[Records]

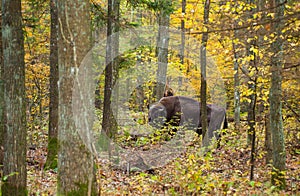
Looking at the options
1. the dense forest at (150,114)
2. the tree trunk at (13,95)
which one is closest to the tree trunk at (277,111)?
the dense forest at (150,114)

▶ **Task to carry out**: Return the text of every entry above verbatim, omitting the pictures.

▶ **Task result**:
Looking at the options
1. the dense forest at (150,114)
2. the tree trunk at (13,95)
which one is closest to the tree trunk at (277,111)?
the dense forest at (150,114)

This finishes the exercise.